A la contestation politique se sont ajoutés plusieurs mouvements sociaux portant sur les salaires ou les conditions de travail, dans les arsenaux de Port-Saïd (nord-est), dans plusieurs sociétés privées travaillant sur le canal de Suez (est) ou encore à l'aéroport du Caire.
Durcissant le ton à l'égard des manifestants qui ont rejeté toutes les mesures d'apaisement du régime, le ministre égyptien des Affaires étrangères, Ahmed Aboul Gheit, a prévenu que l'armée interviendrait "en cas de chaos pour reprendre les choses en main".
"Si cela arrive (...), les forces armées se verront obligées de défendre la Constitution et la sécurité nationale de l'Egypte. Nous serons dans une situation très dangereuse", a-t-il dit, selon l'agence officielle Mena qui reprenait une interview accordée par le ministre à la chaîne Al-Arabiya.
M. Aboul Gheit a aussi accusé les Etats-Unis, un allié de l'Egypte, de chercher à "imposer" leur volonté à l'Egypte par leur exigence de réformes immédiates, dans un entretien à la chaîne américaine PBS.
Déjà mardi, le vice-président Omar Souleimane avait averti qu'une fin immédiate du régime "signifierait le chaos".
Les propos de M. Souleimane ont été dénoncés par l'opposition, dont les Frères musulmans, bête noire du régime. "Il s'agit d'une menace inacceptable aux yeux du peuple égyptien", a affirmé un responsable de la confrérie. Les manifestations "continueront quelles que soient les menaces".
L'armée, épine dorsale du régime, a été appelée le 28 janvier en renfort de la police, en particulier pour faire respecter le couvre-feu instauré au Caire, à Alexandrie (nord) et Suez (est) de 20H00 (18H00 GMT) à 6H00 (4H00 GMT). Présente autour de la place Tahrir, elle n'est pas intervenue pour faire partir les milliers de manifestants anti-Moubarak qui s'y sont installés jour et nuit.
Les manifestants refusent d'ailleurs de lâcher prise, exigeant toujours le départ immédiat de M. Moubarak, 82 ans, qui a promis de s'effacer à la fin de son mandat en septembre et formé une commission pour amender des articles contestés de la Constitution, liés à la présidentielle.
"Je n'ai pas peur, j'ai déjà vu la mort", a assuré Ahmad Talal, un étudiant de 25 ans, parmi une foule dense agitant des drapeaux égyptiens place Tahrir. "Je ne crains pas les paroles ou les menaces de Souleimane, parce que nous sommes là pour gagner notre liberté et celle de notre pays".

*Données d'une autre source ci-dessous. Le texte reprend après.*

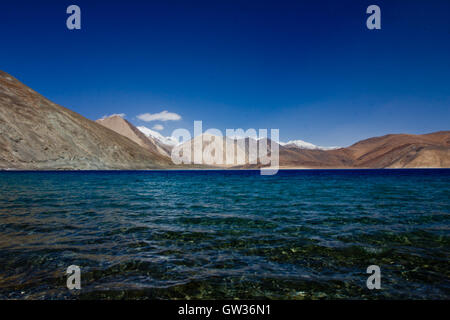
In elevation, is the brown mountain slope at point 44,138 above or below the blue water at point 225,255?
above

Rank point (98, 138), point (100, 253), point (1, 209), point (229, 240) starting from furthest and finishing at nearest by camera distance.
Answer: point (98, 138), point (1, 209), point (229, 240), point (100, 253)

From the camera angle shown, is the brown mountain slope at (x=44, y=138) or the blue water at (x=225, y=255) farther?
the brown mountain slope at (x=44, y=138)

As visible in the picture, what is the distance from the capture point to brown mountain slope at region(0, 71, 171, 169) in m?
102

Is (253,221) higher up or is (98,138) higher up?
(98,138)

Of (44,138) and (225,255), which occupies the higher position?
(44,138)

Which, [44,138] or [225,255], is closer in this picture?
[225,255]

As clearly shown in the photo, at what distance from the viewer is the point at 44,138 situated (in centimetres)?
11369

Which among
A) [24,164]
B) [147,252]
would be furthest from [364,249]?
[24,164]

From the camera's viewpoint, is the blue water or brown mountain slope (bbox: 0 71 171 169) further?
brown mountain slope (bbox: 0 71 171 169)

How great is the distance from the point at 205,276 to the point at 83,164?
13407cm

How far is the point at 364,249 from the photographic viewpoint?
32.0 feet

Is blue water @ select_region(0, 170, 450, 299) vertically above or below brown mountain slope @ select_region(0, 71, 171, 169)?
below

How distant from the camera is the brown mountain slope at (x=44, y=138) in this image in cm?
10212
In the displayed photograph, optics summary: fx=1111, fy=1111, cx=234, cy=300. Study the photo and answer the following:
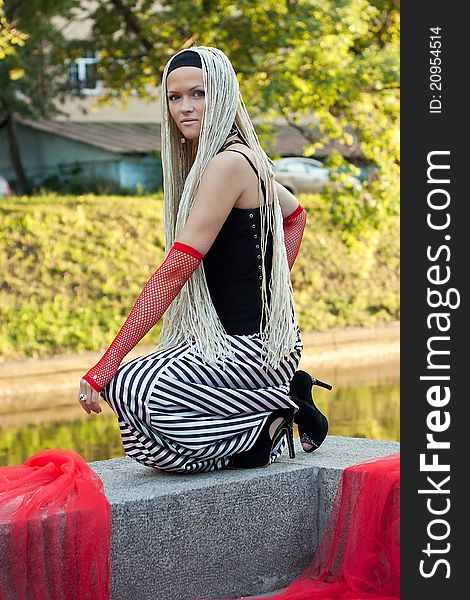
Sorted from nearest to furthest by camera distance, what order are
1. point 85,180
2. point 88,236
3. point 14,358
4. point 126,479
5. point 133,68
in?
point 126,479 → point 14,358 → point 88,236 → point 133,68 → point 85,180

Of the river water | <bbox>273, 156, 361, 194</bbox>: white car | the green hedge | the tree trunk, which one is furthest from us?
the tree trunk

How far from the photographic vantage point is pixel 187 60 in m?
3.78

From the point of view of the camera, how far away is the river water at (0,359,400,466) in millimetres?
7523

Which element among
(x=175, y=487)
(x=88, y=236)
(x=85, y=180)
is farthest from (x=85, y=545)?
(x=85, y=180)

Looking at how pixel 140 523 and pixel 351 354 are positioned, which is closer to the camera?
pixel 140 523

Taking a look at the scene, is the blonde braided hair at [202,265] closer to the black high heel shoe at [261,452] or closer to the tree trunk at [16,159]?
the black high heel shoe at [261,452]

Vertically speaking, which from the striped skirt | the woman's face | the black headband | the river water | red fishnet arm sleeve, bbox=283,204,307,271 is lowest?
the river water

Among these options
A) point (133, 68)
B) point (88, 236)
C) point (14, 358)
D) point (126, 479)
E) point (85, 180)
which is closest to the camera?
point (126, 479)

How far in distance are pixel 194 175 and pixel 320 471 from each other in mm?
1089

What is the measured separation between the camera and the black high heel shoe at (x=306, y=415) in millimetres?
3973

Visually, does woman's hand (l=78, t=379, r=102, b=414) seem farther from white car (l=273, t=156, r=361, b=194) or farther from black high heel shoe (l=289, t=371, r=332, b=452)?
white car (l=273, t=156, r=361, b=194)

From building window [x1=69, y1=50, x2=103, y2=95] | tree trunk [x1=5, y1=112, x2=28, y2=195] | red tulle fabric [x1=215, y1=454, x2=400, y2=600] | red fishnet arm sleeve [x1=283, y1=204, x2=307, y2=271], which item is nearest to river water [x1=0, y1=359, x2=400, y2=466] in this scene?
red fishnet arm sleeve [x1=283, y1=204, x2=307, y2=271]

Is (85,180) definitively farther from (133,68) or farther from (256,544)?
(256,544)

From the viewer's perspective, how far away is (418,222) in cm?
298
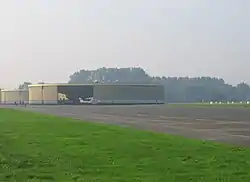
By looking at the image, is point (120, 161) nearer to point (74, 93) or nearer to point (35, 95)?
point (74, 93)

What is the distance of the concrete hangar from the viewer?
141500mm

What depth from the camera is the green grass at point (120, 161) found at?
1033cm

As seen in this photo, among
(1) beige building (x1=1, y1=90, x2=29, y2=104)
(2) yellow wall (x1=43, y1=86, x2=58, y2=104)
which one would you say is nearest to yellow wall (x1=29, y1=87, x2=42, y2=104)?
(2) yellow wall (x1=43, y1=86, x2=58, y2=104)

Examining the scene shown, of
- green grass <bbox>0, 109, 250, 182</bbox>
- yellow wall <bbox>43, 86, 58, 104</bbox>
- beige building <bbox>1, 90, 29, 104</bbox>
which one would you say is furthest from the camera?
beige building <bbox>1, 90, 29, 104</bbox>

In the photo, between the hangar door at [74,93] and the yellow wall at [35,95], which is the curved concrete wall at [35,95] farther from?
the hangar door at [74,93]

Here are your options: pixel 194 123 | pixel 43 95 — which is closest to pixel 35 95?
pixel 43 95

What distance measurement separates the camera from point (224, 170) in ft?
36.7

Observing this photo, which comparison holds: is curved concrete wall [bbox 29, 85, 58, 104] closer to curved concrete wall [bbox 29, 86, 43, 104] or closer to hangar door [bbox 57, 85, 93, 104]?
curved concrete wall [bbox 29, 86, 43, 104]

Non loin de là, des centaines de manifestants ont encerclé le Parlement et le siège du gouvernement au Caire, situés l'un en face de l'autre. Les deux bâtiments étaient protégés par des blindés et le Conseil des ministres a dû se tenir dans un autre lieu.
Les manifestants anti-gouvernementaux ont été galvanisés par la foule monstre rassemblée la veille place Tahrir, où, selon des photographes de l'AFP, le nombre des protestataires a été le plus important depuis le début de la contestation.
La révolte a aussi touché la ville d'Assiout, au sud du Caire, où des manifestants anti-Moubarak ont bloqué une voie de chemin de fer et coupé une autoroute reliant le nord et le sud du pays à l'aide de pneus brûlés.
Des manifestants ont également saccagé un bâtiment officiel dans la ville de Port Saïd (nord-est), à l'entrée méditerranéenne du canal de Suez.
Parallèlement, la vie a continué de reprendre son cours au Caire, où la plupart des commerces avaient rouvert.
Mais le nouveau ministre égyptien de la Culture, Gaber Asfour, a annoncé sa démission, en invoquant des "raisons médicales".
Depuis le 3 février, les manifestations se déroulent le plus souvent dans le calme et l'armée n'est intervenue contre les protestataires. Des heurts entre policiers et manifestants les premiers jours, puis entre pro et anti Moubarak le 2 février, ont cependant fait près de 300 morts, selon l'ONU et Human Rights Watch, ainsi que des milliers de blessés.